■ HOW TO COMPLETE THIS TASK
In the discussion below about the GLIDE client, with how many threads did the application work correctly in ajzach's tests?

■ EXCERPTED PASSAGE
┌──
Can you describe a little how you are setting up 100k command requests? What does rpm mean? Requests per minute?

We have a tool that allows us to generate traffic, rpm = requests per minute.

Could you check what application is causing the CPU spike? My concern is that your 400K requests (by 4 separate nodes) are being pushed asynchronously to the client and each has a request timeout of 2 seconds. This could cause a CPU spike on the client-side, while it waits for the failover to complete.

It is correct, there is an increase in CPU usage due to the failover, but it does not reach 50% and it lasted only a few seconds. We use instances with 8 cores and 30GB of RAM. The problem is that the same application using Lettuce under the same conditions did not have issues.

With regard to creating the client again, I agree with @barshaul that it's something the client should handle internally.

I'm available to take any test you need.

acarbonetto commented 2 weeks ago

the instances experience a CPU spike and stop responding

Are you observing TimeoutExceptions like https://github.com/valkey-io/valkey-glide/blob/main/examples/java/src/main/java/glide/examples/ClusterExample.java#L124-L128?

asafpamzn commented 1 week ago

@ajzach ,

We have not tested yet with Spring boot. Can you please share more code samples for us to recreate. Maybe the fact that there are 200 threads causes some thread starvation. If you can share the code or some more details on your spring application we will recreate.

I don't think that the load is the issue as @ikolomi tested 9,000,000 RPM.

ajzach commented 1 week ago

Hello @asafpamzn, I am going to run tests with a limited number of threads to see if that is the issue. As I mentioned above, under the same conditions, Lettuce isn't causing any problems.

ajzach commented 1 week ago

I ran some tests, and it only worked correctly with 32 threads. Using 40 threads, the application crashes, even when lowering the timeout to 500ms.

asafpamzn commented 6 days ago

Thanks a lot @ajzach for helping us to improve GLIDE,

The problem might be that the GLIDE core (rust) thread is starved. @acarbonetto can you please check it out? Try to recreate with Spring and many threads.

@ajzach, is there a way for you to monitor the rust core threads and maybe give the thread ID real time priority (if you are using Linux).

The best way for us to reproduce is to get some code samples and better understanding of the env.

@acarbonetto can you please guide @ajzach

acarbonetto commented 5 days ago

@ajzach we configured a custom thread executor for performance testing, that re-queues blocked threads. That way you don't need to limit the number of threads.

Would you please be able to try this and let me know if it works?

see: https://github.com/valkey-io/valkey-glide/blob/main/java/benchmarks/src/main/java/glide/benchmarks/utils/Benchmarking.java#L116-L131

            ExecutorService executor =
                    new ThreadPoolExecutor(
                            0,
                            Integer.MAX_VALUE,
                            60L,
                            TimeUnit.SECONDS,
                            new SynchronousQueue<Runnable>(),
                            (r, poolExecutor) -> {
                                if (!poolExecutor.isShutdown()) {
                                    try {
                                        poolExecutor.getQueue().put(r);
                                    } catch (InterruptedException e) {
                                        throw new RuntimeException("interrupted");
                                    }
                                }
                            });
asafpamzn commented 2 days ago

@ajzach , in order to speed up the process we will be happy to meet and schedule a debug session. Sadly we cannot reproduce the issue.
└──
[Referring expression grounding data]
┌──
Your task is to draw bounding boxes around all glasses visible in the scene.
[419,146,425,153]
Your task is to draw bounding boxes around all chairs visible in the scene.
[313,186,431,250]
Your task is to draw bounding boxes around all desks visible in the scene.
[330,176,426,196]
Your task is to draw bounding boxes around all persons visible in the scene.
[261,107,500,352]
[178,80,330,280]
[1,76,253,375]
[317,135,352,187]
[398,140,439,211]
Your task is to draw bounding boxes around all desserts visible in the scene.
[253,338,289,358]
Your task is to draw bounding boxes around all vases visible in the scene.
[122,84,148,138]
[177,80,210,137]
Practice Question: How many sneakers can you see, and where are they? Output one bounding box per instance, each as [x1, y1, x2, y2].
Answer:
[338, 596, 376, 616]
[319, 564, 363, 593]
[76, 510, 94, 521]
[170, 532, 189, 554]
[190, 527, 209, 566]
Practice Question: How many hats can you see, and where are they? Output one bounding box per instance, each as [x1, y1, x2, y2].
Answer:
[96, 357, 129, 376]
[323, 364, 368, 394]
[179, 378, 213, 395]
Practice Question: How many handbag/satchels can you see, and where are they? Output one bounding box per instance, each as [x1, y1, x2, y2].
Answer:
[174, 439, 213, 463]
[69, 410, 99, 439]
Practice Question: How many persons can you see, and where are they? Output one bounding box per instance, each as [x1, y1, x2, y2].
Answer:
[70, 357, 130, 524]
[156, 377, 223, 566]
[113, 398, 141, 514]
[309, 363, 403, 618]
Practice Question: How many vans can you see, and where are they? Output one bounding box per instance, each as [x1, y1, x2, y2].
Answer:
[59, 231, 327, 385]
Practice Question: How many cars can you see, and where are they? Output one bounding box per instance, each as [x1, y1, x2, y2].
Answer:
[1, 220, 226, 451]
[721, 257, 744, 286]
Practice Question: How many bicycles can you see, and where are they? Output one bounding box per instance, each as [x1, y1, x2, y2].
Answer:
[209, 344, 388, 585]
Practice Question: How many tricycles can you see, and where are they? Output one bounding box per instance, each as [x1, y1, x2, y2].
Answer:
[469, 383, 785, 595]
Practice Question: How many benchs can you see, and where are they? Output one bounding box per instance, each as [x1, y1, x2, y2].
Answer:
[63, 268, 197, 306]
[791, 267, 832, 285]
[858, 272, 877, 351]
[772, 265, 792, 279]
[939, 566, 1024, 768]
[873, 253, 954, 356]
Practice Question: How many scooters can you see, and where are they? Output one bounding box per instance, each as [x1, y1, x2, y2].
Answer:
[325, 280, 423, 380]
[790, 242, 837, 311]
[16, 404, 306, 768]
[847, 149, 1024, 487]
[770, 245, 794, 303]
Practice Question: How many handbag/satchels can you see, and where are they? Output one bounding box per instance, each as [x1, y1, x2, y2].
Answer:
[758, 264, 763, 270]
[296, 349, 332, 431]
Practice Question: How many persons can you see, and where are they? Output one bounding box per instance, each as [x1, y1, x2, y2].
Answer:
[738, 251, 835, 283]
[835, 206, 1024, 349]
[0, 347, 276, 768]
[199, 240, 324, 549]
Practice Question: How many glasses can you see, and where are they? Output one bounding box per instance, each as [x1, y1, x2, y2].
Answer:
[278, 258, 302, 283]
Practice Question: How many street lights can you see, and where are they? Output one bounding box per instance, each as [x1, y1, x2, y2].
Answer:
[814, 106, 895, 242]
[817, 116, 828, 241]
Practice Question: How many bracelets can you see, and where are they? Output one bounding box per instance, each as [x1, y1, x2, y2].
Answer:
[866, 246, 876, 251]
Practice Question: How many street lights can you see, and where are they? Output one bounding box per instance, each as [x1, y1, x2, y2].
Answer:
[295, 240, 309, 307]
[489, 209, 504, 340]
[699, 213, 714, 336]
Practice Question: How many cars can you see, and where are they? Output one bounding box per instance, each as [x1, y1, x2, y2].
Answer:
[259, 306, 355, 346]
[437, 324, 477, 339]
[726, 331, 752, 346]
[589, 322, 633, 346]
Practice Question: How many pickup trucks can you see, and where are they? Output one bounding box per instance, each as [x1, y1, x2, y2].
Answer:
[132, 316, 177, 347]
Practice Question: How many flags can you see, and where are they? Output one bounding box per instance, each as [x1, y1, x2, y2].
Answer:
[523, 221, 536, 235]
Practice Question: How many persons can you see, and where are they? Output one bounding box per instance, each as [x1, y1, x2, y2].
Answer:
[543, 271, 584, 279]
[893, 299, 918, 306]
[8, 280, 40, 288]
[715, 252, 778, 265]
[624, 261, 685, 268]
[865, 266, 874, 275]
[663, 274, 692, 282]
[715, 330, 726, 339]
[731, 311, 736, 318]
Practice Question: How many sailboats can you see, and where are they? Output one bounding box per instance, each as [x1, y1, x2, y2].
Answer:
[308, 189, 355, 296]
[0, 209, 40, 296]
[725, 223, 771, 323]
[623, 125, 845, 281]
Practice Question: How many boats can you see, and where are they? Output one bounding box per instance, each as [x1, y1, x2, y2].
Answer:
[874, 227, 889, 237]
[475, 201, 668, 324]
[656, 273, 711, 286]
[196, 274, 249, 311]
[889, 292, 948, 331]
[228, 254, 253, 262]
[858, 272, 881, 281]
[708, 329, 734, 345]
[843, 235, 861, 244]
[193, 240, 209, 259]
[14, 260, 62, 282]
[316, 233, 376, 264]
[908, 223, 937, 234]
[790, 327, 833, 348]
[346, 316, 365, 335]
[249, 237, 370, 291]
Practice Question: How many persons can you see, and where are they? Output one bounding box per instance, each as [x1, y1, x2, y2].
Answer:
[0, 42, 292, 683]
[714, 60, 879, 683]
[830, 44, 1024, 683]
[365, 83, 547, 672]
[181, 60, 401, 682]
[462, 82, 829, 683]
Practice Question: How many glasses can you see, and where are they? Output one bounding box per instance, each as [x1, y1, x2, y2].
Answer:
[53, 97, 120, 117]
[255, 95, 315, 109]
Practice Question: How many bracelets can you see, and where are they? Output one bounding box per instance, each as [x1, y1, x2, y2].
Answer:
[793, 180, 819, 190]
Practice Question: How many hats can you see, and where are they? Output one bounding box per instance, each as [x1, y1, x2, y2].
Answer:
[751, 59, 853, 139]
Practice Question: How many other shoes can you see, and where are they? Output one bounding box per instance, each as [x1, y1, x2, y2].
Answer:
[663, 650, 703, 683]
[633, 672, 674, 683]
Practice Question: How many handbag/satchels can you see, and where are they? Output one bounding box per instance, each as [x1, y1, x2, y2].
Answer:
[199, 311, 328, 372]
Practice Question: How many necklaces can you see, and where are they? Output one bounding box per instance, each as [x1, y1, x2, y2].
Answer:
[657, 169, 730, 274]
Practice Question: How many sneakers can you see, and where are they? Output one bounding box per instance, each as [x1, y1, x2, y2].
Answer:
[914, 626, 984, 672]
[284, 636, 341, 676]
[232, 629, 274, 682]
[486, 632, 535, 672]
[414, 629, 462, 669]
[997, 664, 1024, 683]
└──
■ ANSWER SPACE
32 threads.